The short answer is our sins, the world's sins, my sin. But let's look at what took place Tuesday of Holy Week right before our text. The end of chapter 19 sets the situation up: "Every day Jesus was teaching at the temple. But the chief priests, the teachers of the law and the leaders among the people were trying to kill Him. Yet they could not find any way to do it, because all the people hung on His words." Chapter 20 opens with Jesus teaching and evangelizing the people in the temple. The church leaders demand to know by what authority He did this. He says He'll answer that if they will answer whether the Baptism of John was from heaven or men. The leaders know but refuse to answer since if they admit it was from heaven they will be exposed as not believing God. And if they claim it was from men, the people will stone them for they believed John was a prophet. Since they won't answer Jesus' question, He won't answer theirs and instead tells this parable where we see what got Him crucified.

Jesus dared to say the bad guys in the vineyard were the current leaders of the church. The end of the text proves it: "The teachers of the law and the chief priests looked for a way to arrest Him immediately, because they knew He had spoken this parable against them." They know they're the bad farmers who reject the owner's due and resort to beating, treating shamefully, and wounding the slaves sent on the his behalf. They know they are the ones who plot to kill the owner's son to get his inheritance. So, they are the ones whom the owner "will come and kill...and give the vineyard to others."

Jesus dared expose the leaders whom the people admired, feared, obeyed as rebels, insurgents, fighters of God who refused God His fruit. And just what fruit did God come looking for from the OT church leaders? What did John the Baptist and Jesus come seeking? Repentance. Read Mat. 3:1-2: "In those days John the Baptist came, preaching...,'Repent, for the kingdom of heaven is near.'" After Herod imprisons John, what does Matthew 4 say? "When Jesus heard that John had been put in prison, He returned to Galilee. ... From that time on Jesus began to preach, 'Repent, for the kingdom of heaven is near'" (12,17). So the slaves of the vineyard owner don't come seeking delicious fruit but their sins. They don't come seeking something that enriches these famers but blackens their souls and haunts their consciences. The slaves don't come seeking to profit from the farmers, but to take away a weight, a sickness, a dirtiness. Why should that move them to anger, to hatred, to violence? Keep listening.

> **Prompt**:
In the sermon excerpt, what fruit did John the Baptist and Jesus come seeking?

> **Data shown**:
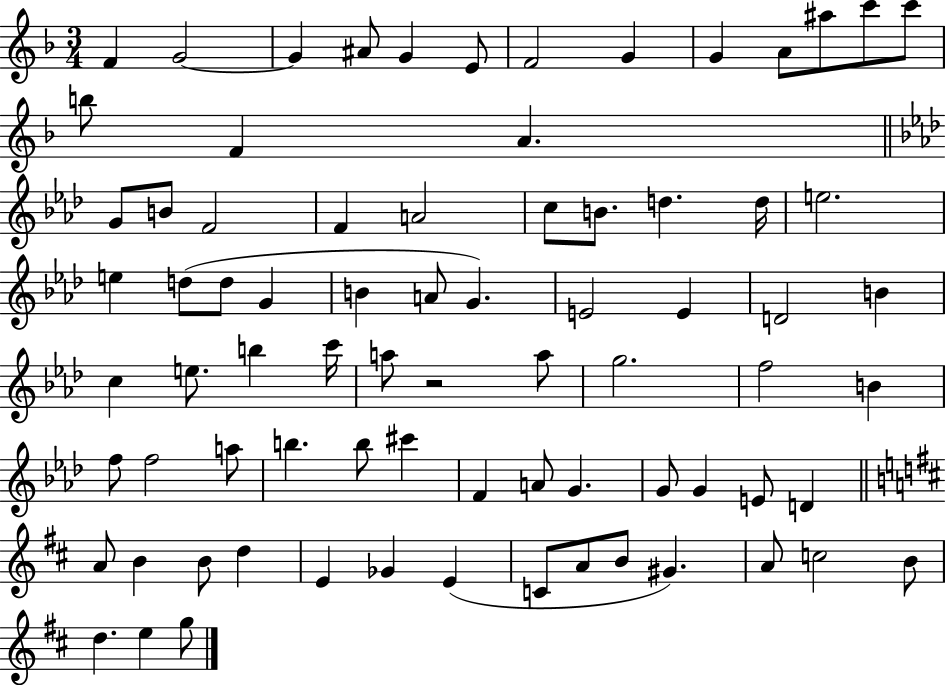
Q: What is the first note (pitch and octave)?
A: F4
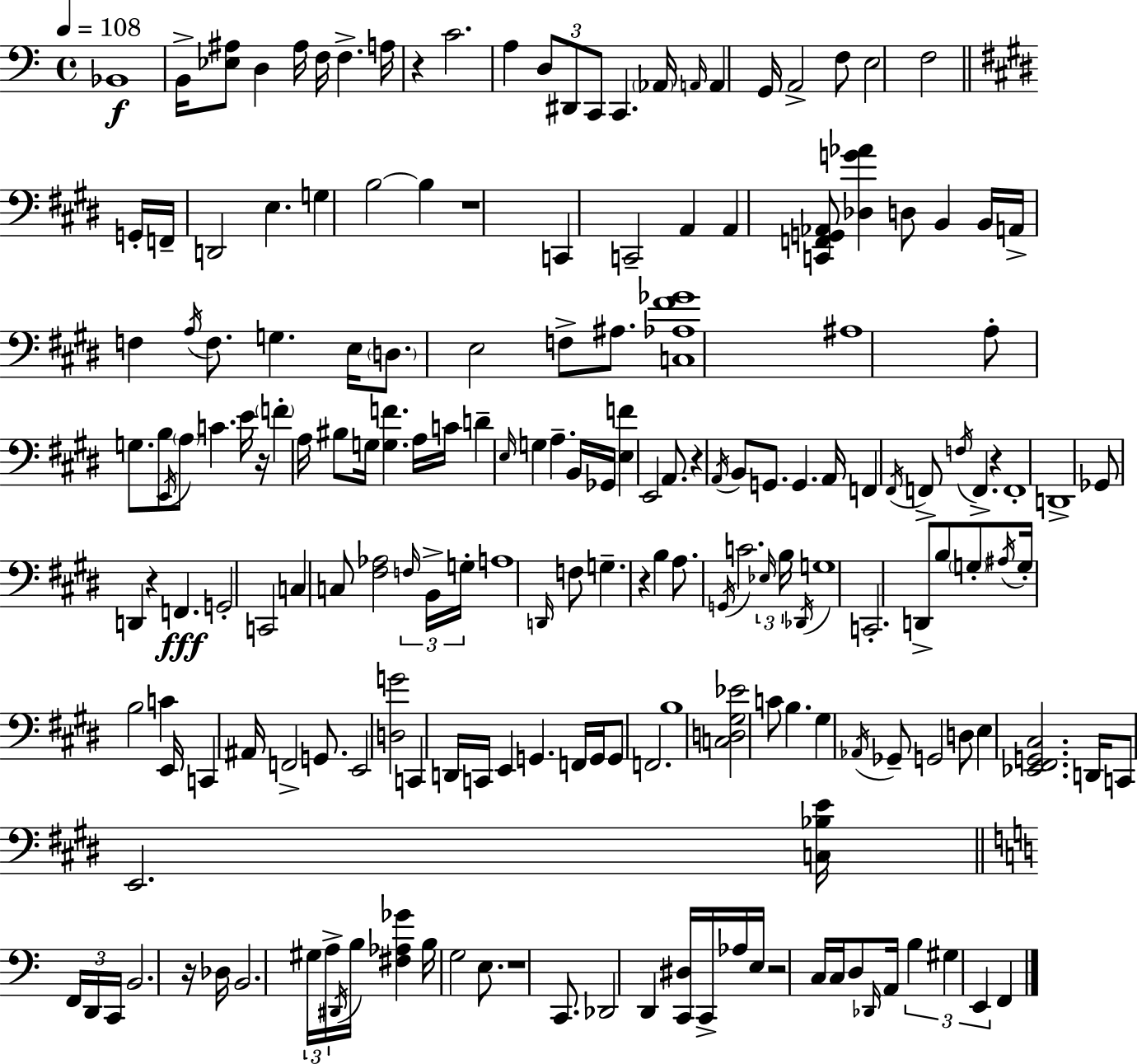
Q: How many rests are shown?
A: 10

> **Answer in full**:
Repentance.